A Petrobras anunciou nesta quarta-feira (1º) uma redução de 14,5% no preço de venda do querosene de aviação (QAV) para as distribuidoras. O reajuste já está em vigor e representa uma diminuição de R$ 0,81 por litro, marcando o segundo mês seguido de queda no valor do combustível utilizado por aviões e helicópteros.
Quanto passa a custar o querosene de aviação?
Com o reajuste, o preço do QAV vendido pela Petrobras nas refinarias varia entre R$ 4,67 e R$ 4,93 por litro, dependendo da região de comercialização.
O valor é praticado pela estatal junto às distribuidoras, que posteriormente realizam o transporte e a venda para companhias aéreas e demais consumidores nos aeroportos.
O que motivou a redução anunciada pela Petrobras?
Segundo a Petrobras, a queda foi possível devido à redução dos impactos causados pelo conflito no Oriente Médio sobre o mercado internacional de petróleo e derivados.
Nos últimos meses, a guerra envolvendo Estados Unidos, Israel e Irã provocou fortes oscilações nos preços globais do setor energético. O bloqueio do Estreito de Ormuz, uma das principais rotas mundiais para transporte de petróleo e gás, reduziu a oferta internacional e pressionou os preços para cima.
Com a diminuição das tensões e a normalização gradual do mercado, os custos dos derivados começaram a recuar, refletindo no preço do querosene de aviação.
Como ficou a variação do combustível ao longo de 2026?
Apesar das duas reduções consecutivas registradas em junho e julho, o combustível ainda acumula forte alta no ano.
De acordo com a Petrobras, o QAV segue 40,5% mais caro do que no fim de 2025. Isso representa um aumento de R$ 1,39 por litro em comparação com os preços praticados antes da escalada do conflito internacional.
Quais foram os reajustes recentes do QAV?

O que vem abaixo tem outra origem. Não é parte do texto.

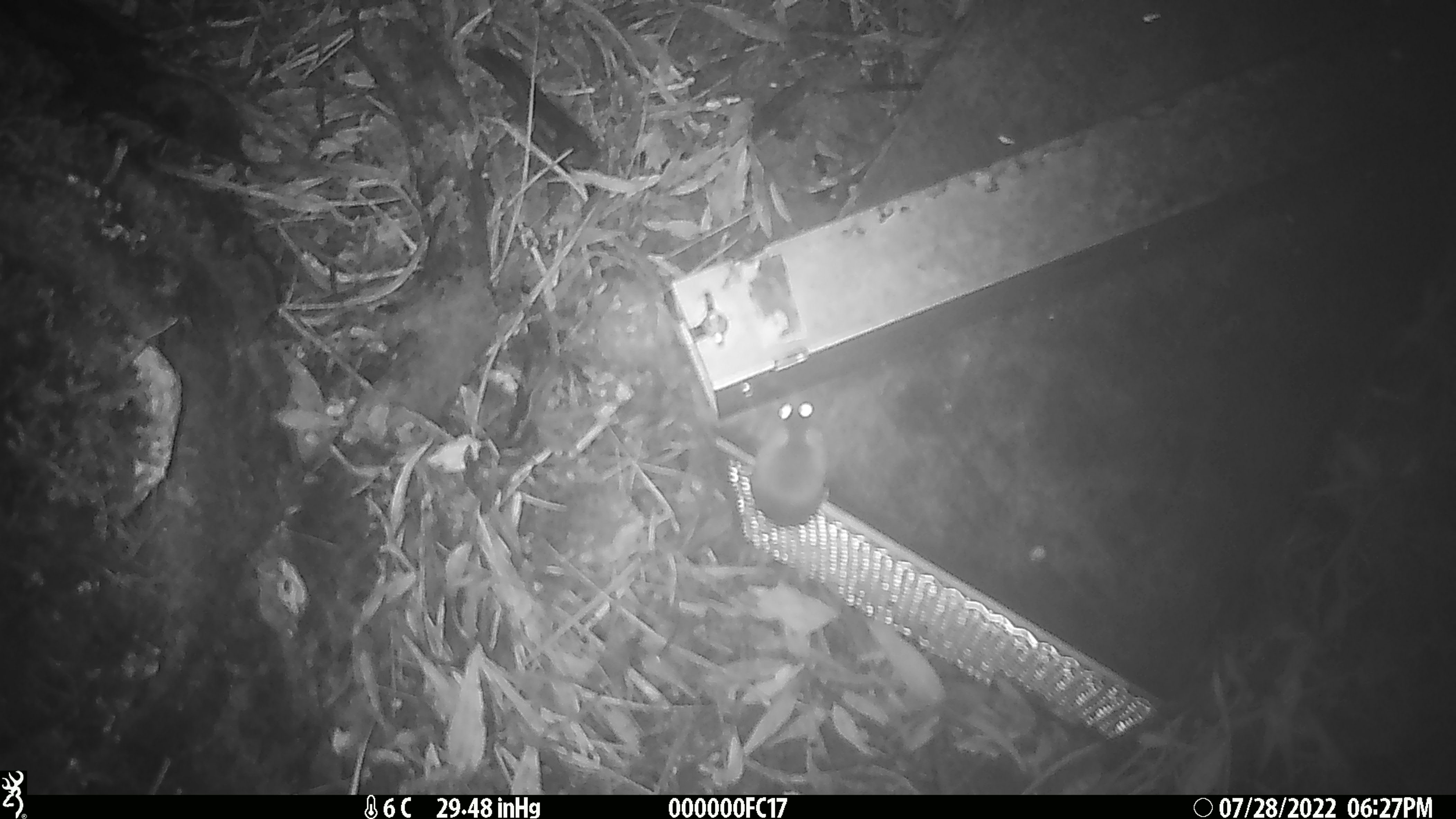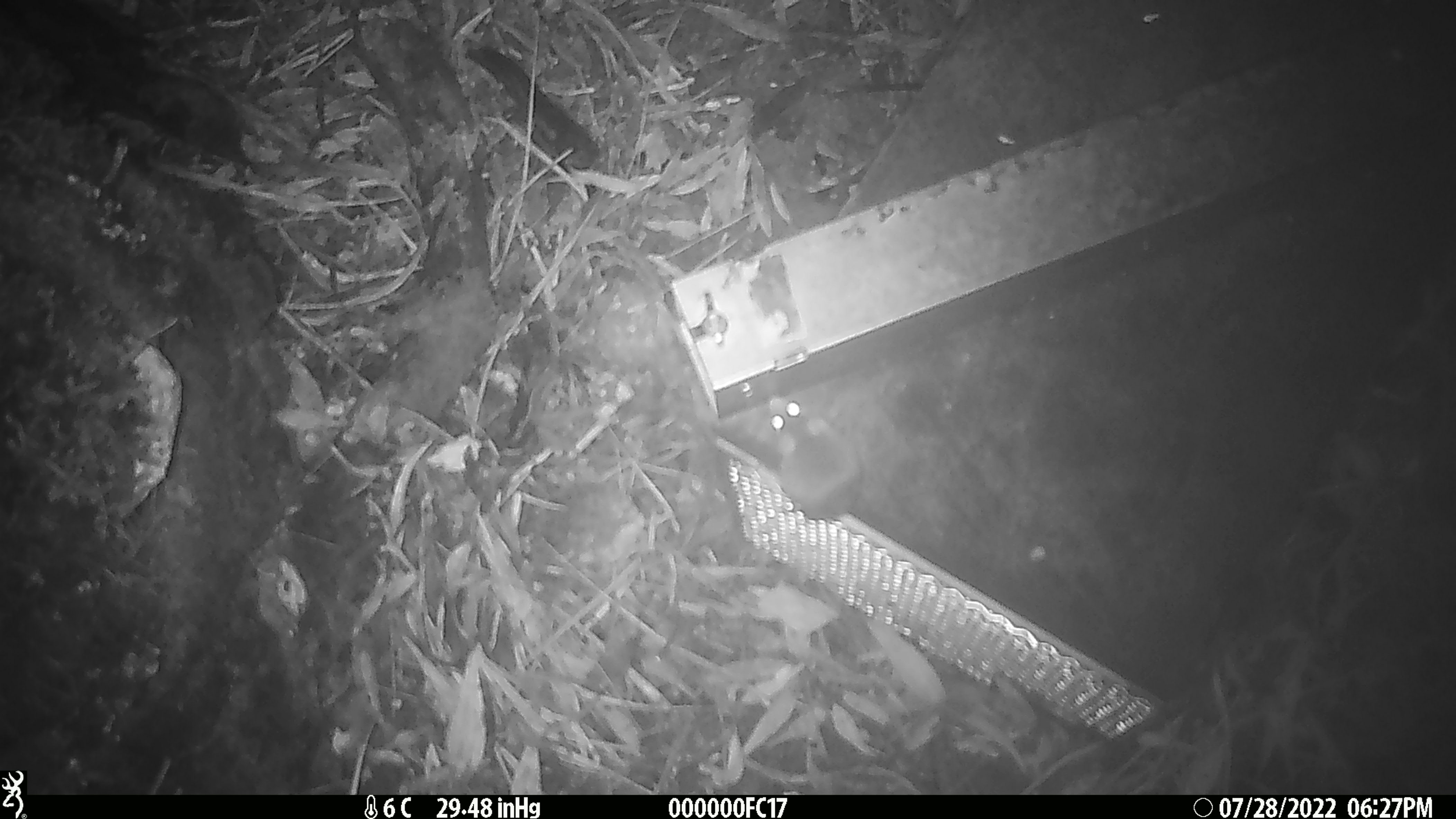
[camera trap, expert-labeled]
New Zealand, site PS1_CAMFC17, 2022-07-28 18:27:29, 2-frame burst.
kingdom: Animalia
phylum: Chordata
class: Mammalia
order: Rodentia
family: Muridae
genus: Mus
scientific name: Mus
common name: mouse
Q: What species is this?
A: Mouse (Mus).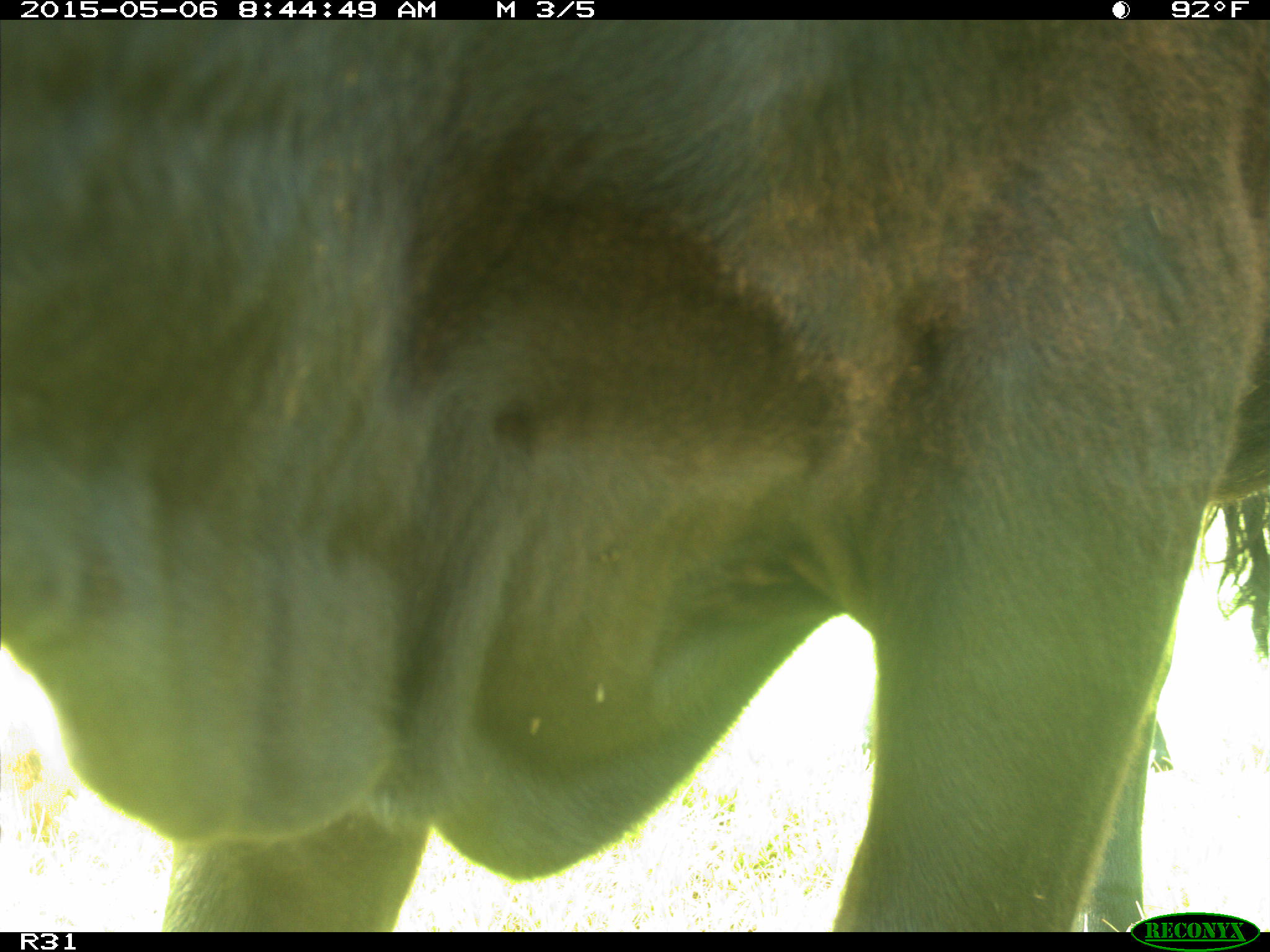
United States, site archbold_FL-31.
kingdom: Animalia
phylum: Chordata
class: Mammalia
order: Artiodactyla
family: Bovidae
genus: Bos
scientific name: Bos taurus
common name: domestic cow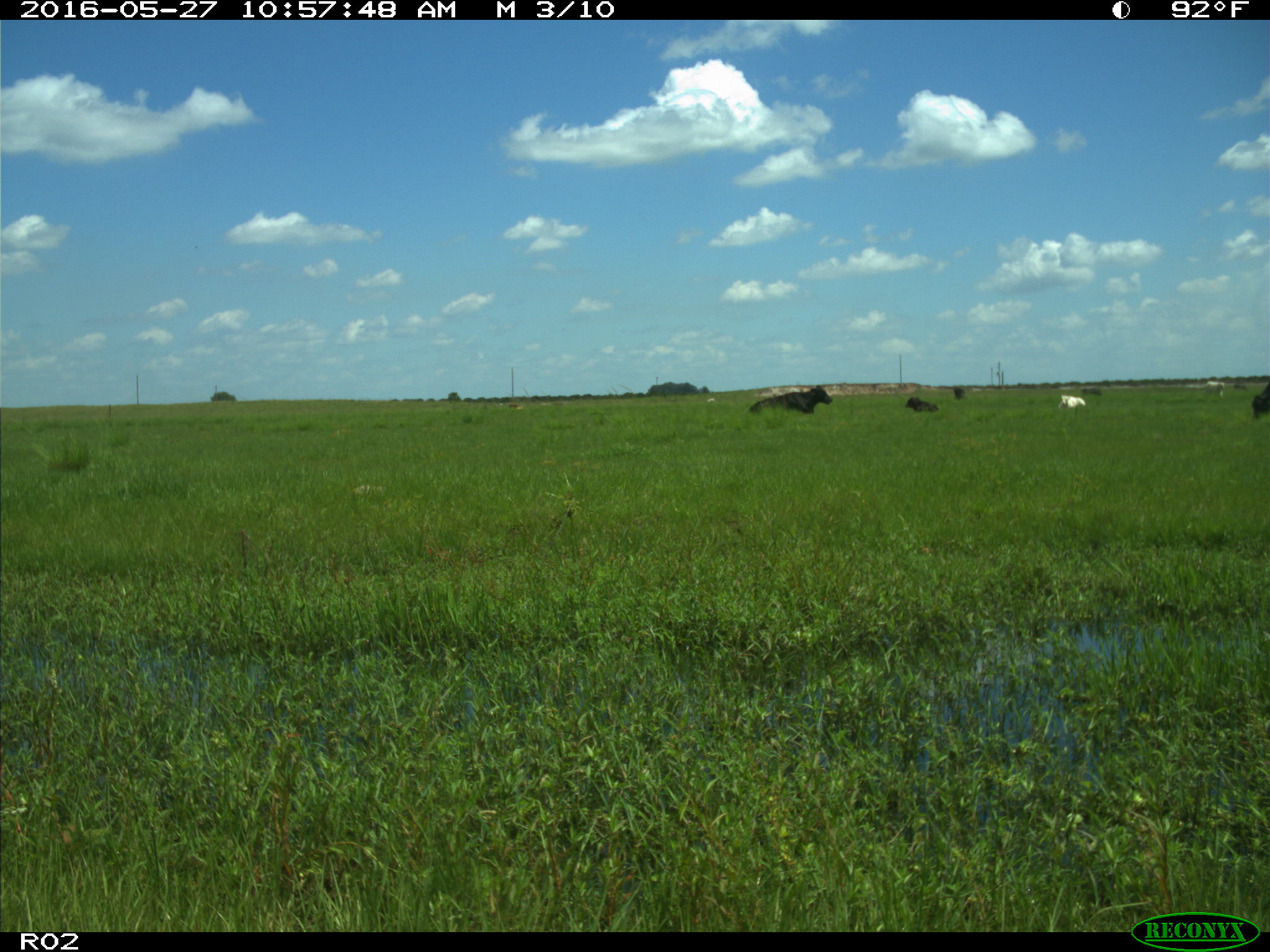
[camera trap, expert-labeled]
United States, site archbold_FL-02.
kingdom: Animalia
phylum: Chordata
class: Mammalia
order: Artiodactyla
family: Bovidae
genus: Bos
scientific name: Bos taurus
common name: domestic cow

O mercado enfrentou aumentos expressivos nos primeiros meses após o início da crise internacional.
Em abril, a Petrobras elevou o preço do querosene de aviação em 55%. Em maio, houve novo reajuste de 18%. Já em junho, a estatal aplicou uma redução de 14,2%, seguida pela queda de 14,5% anunciada para julho.

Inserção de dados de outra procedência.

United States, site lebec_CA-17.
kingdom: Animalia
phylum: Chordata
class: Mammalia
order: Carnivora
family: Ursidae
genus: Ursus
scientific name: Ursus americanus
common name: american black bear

Na época das altas, a empresa autorizou que distribuidoras parcelassem parte dos reajustes para reduzir o impacto financeiro sobre as companhias aéreas.

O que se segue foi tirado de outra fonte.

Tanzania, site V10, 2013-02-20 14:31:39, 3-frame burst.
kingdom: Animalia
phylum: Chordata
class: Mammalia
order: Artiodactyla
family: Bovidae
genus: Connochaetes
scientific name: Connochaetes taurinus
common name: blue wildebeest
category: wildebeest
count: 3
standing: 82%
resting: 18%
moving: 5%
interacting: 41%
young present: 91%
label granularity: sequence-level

Como funciona a comercialização do querosene de aviação no Brasil?
A Petrobras produz ou importa o querosene de aviação e vende o combustível às distribuidoras. Essas empresas são responsáveis pelo transporte e pela comercialização junto às companhias aéreas, operadores de aeronaves e demais consumidores finais.
Embora detenha cerca de 85% da produção nacional de QAV, a Petrobras atua em um mercado aberto à concorrência, permitindo a participação de outras produtoras e importadoras.
Por que os preços no Brasil acompanham o mercado internacional?
Mesmo sendo um importante produtor de petróleo, o Brasil segue a dinâmica internacional para definir os preços do petróleo e de seus derivados.
Isso ocorre porque o petróleo é uma commodity negociada globalmente. Dessa forma, eventos geopolíticos, conflitos armados e mudanças na oferta mundial influenciam diretamente os valores praticados no mercado brasileiro.